XML assumes that documents can be represented by a single hierarchy of elements, each nesting neatly inside its parent. However, in the real world, documents are more complicated, and often contain overlapping structures: in a book, pages overlap with sections; in a play, speeches overlap with lines; in a collaborative document, comments overlap with each other.
There are many ways in which such documents can be represented, from using empty elements or processing instructions as milestones in XML, to inventing a new syntax such as LMNL syntax. Whichever approach is chosen, the next problem is how to check that the document is valid.

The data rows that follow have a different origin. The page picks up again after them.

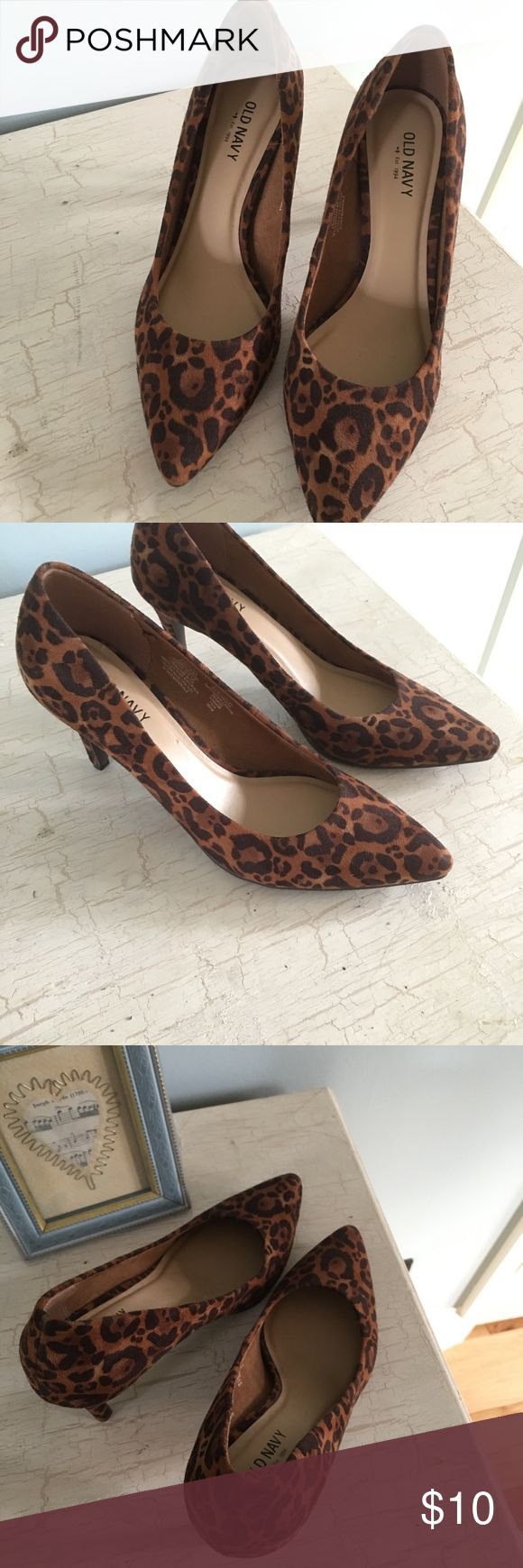 """Ladies Shoes Size 6 Old Navy Leopard skin print, Never worn, size 6 3"""" heels. Old Navy Shoes Heels"""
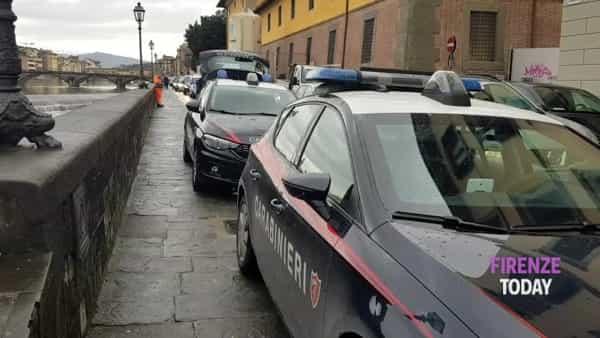 Muore dopo essersi lanciato da Ponte Vespucci / VIDEO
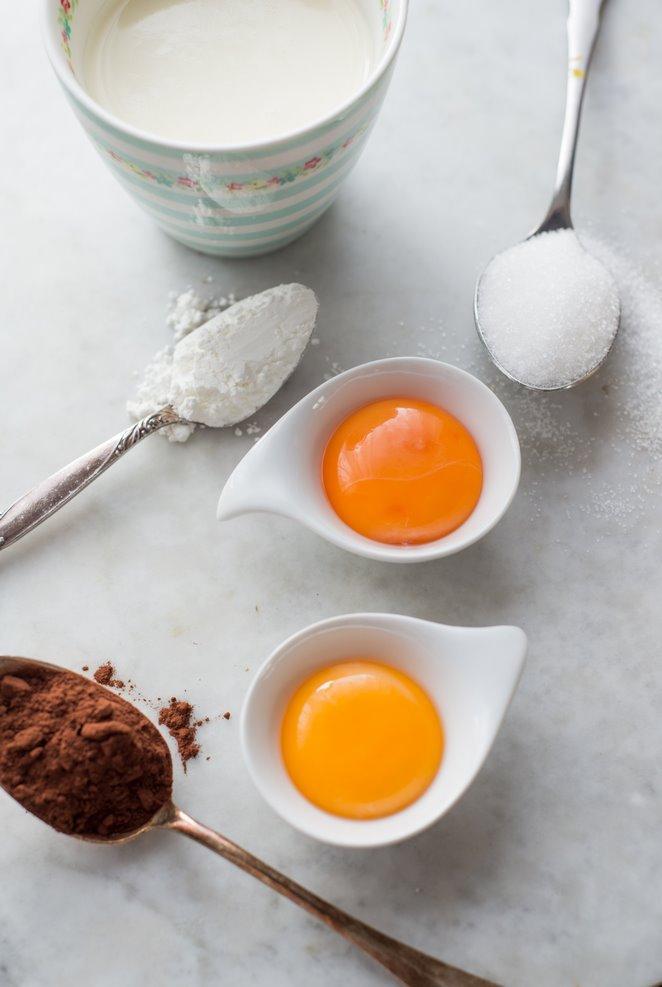 kleine-schokoladencreme-fur-das-vesper-petits-pots-de-creme-au-chocolat-pour-le-gouter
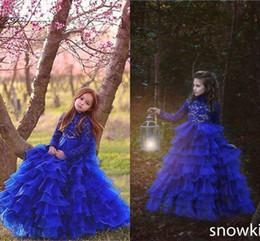 wunderschöne linie blume spitze hochzeitskleid Rabatt Herrliche blaue Mädchen-Festzug-Kleider schnüren sich lange Hülsen eine Linie abgestufte Spitze-Blumen-Mädchen-Kleider für Hochzeits-KinderPartei-Kleider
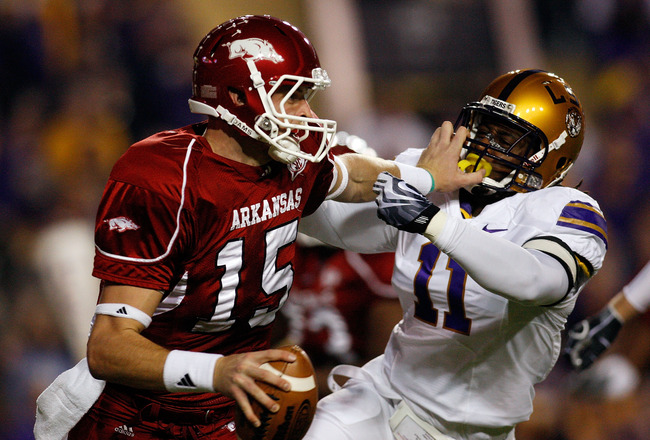 BATON ROUGE, LA - NOVEMBER 28:  Quarterback Ryan Mallett #15 of the Arkansas Razorbacks avoids a tackle by Kelvin Sheppard #11 of the Louisiana State University Tigers at Tiger Stadium on November 28, 2009 in Baton Rouge, Louisiana.  (Photo by Chris Grayt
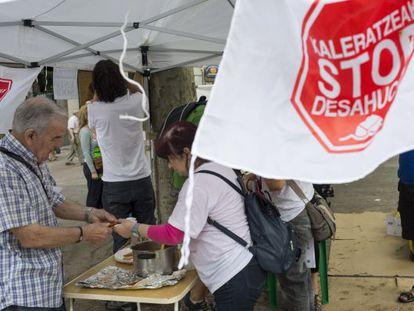 El stand colocado para protestar por la actuación de los bancos en los desahucios.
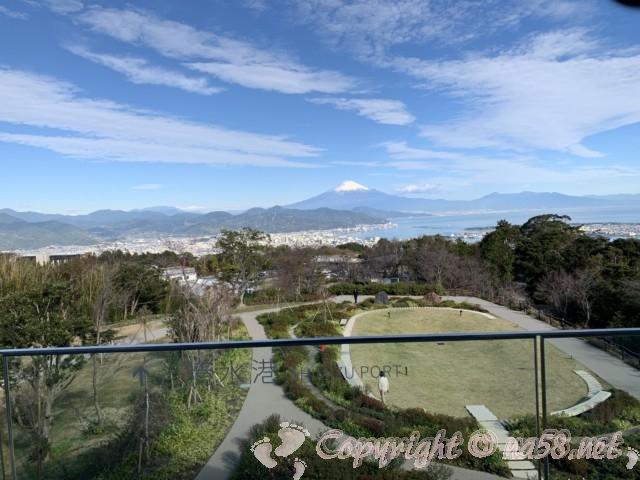 日本平夢テラス(静岡県静岡市)三階展望デッキ、テラスからの眺望、清水港と富士山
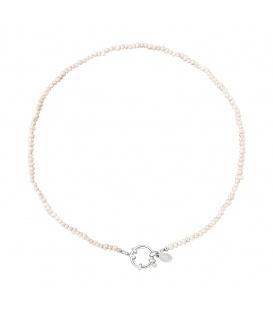 Zilverkleurige halsketting met witte glaskralen en een ronde sluiting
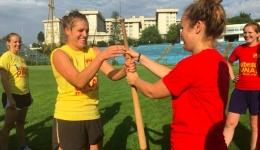 O echipă de fotbal din Olanda a luat lecții de oină de la echipa din Mioveni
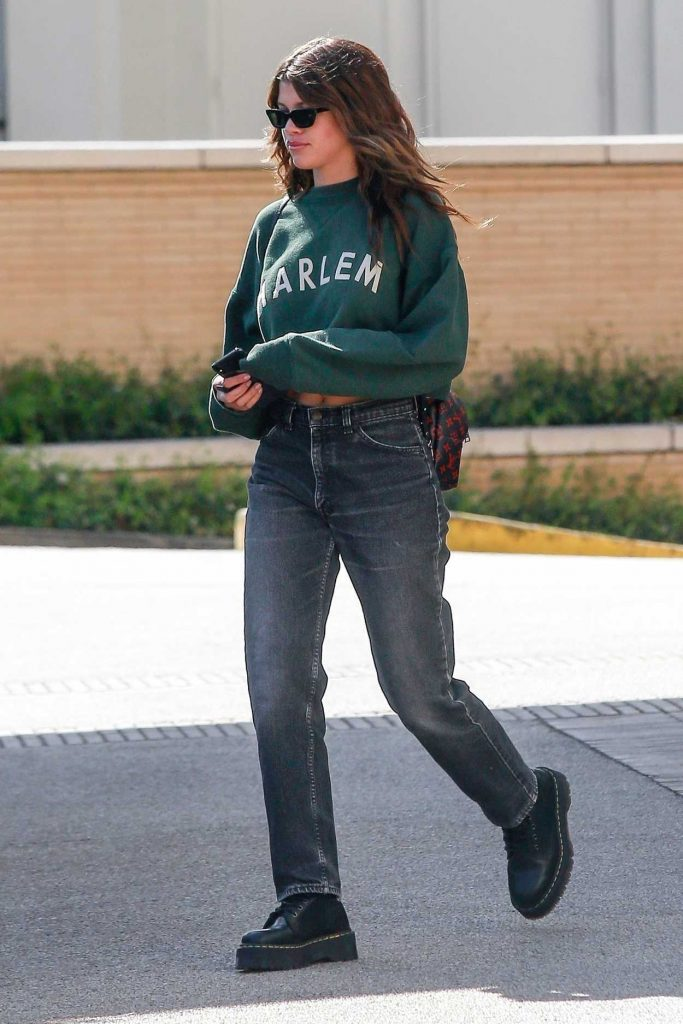 Sofia Richie Goes Shopping in Los Angeles 04/12/2018-4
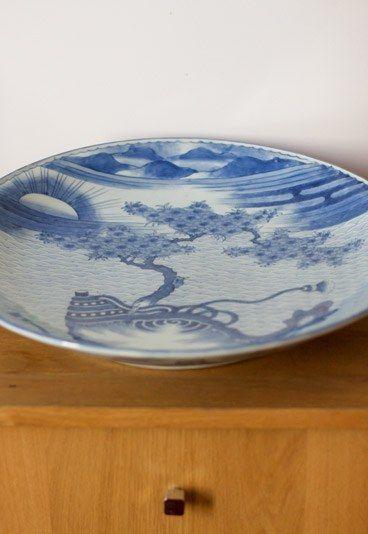 Japanische Teller - ein geschenk von Designer Kenzo - Massato - Starfriseur - Frisör in Paris - Dieser japanischer Porzellanteller stammt aus dem 19. Jahrhundert. Massato hütet edle Antiquität wie seinen eigenen Augapfel, denn den Teller schenkte ihm der Designer...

This paper will present Creole (Composable Regular Expressions for Overlapping Languages etc.). Creole is an extension to RELAX NG, and follows its philosophy of defining a pattern that matches a valid document. Other schema languages for overlapping markup, such as SGML’s CONCUR and Rabbit and Duck Grammars, consider a single document as multiple documents, each of which is validated separately. Creole treats the document as a whole, and markup languages that use overlap as separate languages in their own right.
As the paper will show, Creole, like RELAX NG, is readily implementable using Brzozowski derivatives: considering a document as a stream of events, the derivative of a pattern with respect to an event is a new pattern that should match the remaining events. Since every syntax for overlap can be mapped onto a stream of events, Creole can be applied whatever representation is used.
This paper will detail the syntax of Creole and the algorithm for its implementation, as well as providing examples of Creole schemas and describing its XSLT 2.0 implementation.
Jeni Tennison is an independent consultant specialising in XSLT and XML schema development, currently contracted to TSO. She trained as a knowledge engineer, gaining a PhD in collaborative ontology development, and since becoming a consultant has worked in a wide variety of areas, including journal publishing, medieval manuscripts, legislation and financial services. She is author of several books including “Beginning XSLT 2.0” (Apress, 2005).
Jeni was an invited expert on the W3C’s XSL Working Group during the development of XSLT 2.0 and was one of the founders of the EXSLT initiative to standardise extensions to XSLT and XPath. She is currently working on the XProc pipeline definition language as an invited expert on the W3C’s XML Processing Working Group, on the Layered Markup and aNnotation Language (LMNL), and on the DataType Library Language (DTLL).